Along those lines, English equestrian sports are coded as feminine, and men who ride dressage or hunter/jumpers or event horses are often assumed to be gay. And some of them are, but not all of them, as is true in all sports. Out queer people are good for our sport, because our presence asks others to check their assumptions about us. But one of the brilliant things about what we do is that we compete against everyone, with no gendered divisions, and so horse sports are a great place for those who defy gender conventions to find a home.

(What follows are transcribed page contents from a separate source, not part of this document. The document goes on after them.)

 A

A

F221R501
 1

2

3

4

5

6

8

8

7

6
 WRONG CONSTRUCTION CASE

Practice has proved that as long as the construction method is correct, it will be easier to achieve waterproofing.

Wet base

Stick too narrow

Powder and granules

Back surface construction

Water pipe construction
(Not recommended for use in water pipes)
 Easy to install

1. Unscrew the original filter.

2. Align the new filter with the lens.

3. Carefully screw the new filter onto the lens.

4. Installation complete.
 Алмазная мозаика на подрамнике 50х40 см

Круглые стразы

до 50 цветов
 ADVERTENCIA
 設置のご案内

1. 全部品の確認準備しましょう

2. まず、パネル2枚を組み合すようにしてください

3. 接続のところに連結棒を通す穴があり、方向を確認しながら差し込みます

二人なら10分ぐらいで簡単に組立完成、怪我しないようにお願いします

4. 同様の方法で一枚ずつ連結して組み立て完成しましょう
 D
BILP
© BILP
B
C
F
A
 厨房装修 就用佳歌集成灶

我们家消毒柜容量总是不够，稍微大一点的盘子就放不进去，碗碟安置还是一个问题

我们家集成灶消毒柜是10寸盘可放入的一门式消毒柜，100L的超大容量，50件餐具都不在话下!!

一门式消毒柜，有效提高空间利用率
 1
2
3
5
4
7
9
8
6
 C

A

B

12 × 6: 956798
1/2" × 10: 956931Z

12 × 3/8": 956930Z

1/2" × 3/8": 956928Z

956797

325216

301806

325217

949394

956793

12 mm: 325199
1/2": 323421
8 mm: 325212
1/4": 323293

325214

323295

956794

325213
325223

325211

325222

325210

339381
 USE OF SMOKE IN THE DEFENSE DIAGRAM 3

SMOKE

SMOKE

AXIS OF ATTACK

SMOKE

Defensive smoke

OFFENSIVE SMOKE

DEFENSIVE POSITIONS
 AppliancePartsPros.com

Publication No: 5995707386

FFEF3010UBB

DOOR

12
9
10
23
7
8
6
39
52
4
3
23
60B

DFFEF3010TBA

Furthermore, NCOD tends to over-emphasize coming out as the most important element of queer identity, but doesn’t recognize small steps within that process. Unless a queer person has never told a soul that they’re queer, they’re out somewhere, to someone. How “out” does a person have to be to fulfill the NCOD requirements? Coming out is not safe for everyone in all contexts, and it is not the most important part of being queer. The most important part of being queer is knowing yourself. Your first responsibility to yourself is to be safe, just as it is in your riding. If your barn community isn’t a safe place to be out, then don’t be out–and I hope you can find a place that is genuinely welcoming to you.

Photo by Lauren Mauldin

I don’t like that the “closet” is framed as a dark, unhappy, false place, and that being “out” implies stepping into the light and being honest and free (from what?). This is especially untrue given that a 20-30% of homeless youth identify as queer, and that according to a 2015 UCLA study, fully 55 to 65% of queer youth say they were forced from their homes or had to run away because of their sexual orientation or gender expression. Over half of youth who come out subsequently become homeless? Yikes.

Many factors increase a person’s vulnerability, including race, class, ability, financial security, and mental health. Queer people cross all intersections of identity, and some are more privileged than others. Having access to a safe living situation and not being the target of racism, ableism, or discrimination based on mental health diagnoses makes it much easier to be out safely, even in the face of potential family rejection. How many of us would be able to participate in the sport we love without or family’s support? I’m a fully grown adult and I know that if my family didn’t support me, I would struggle even more to make being an event rider work. It would have been completely impossible as a teenager. So for many equestrians, coming out puts their ability to ride at risk, and we all know that riding is one of the best things for our mental health, or it should be.

There is no right or wrong way to be queer. You don’t have to tell anyone any details about your life if you don’t want to or feel you can. Your story is yours alone. You need to do what is best for you to fulfill your goals as an equestrian and as a human being. I definitely want to see more queer visibility in the horse world, but not at any individual person’s expense.

To the extent that you want to and can be out, I support you. If you choose to announce on NCOD that you are not a straight person, I support that too. But I think we should move away from the idea that queer people need to be out to be valid or to put the community ahead of themselves, or that speaking your identity aloud is the apotheosis of queer identities. Wherever you are on your journey, I love and you and I’m here for you, and I hope your life is magical.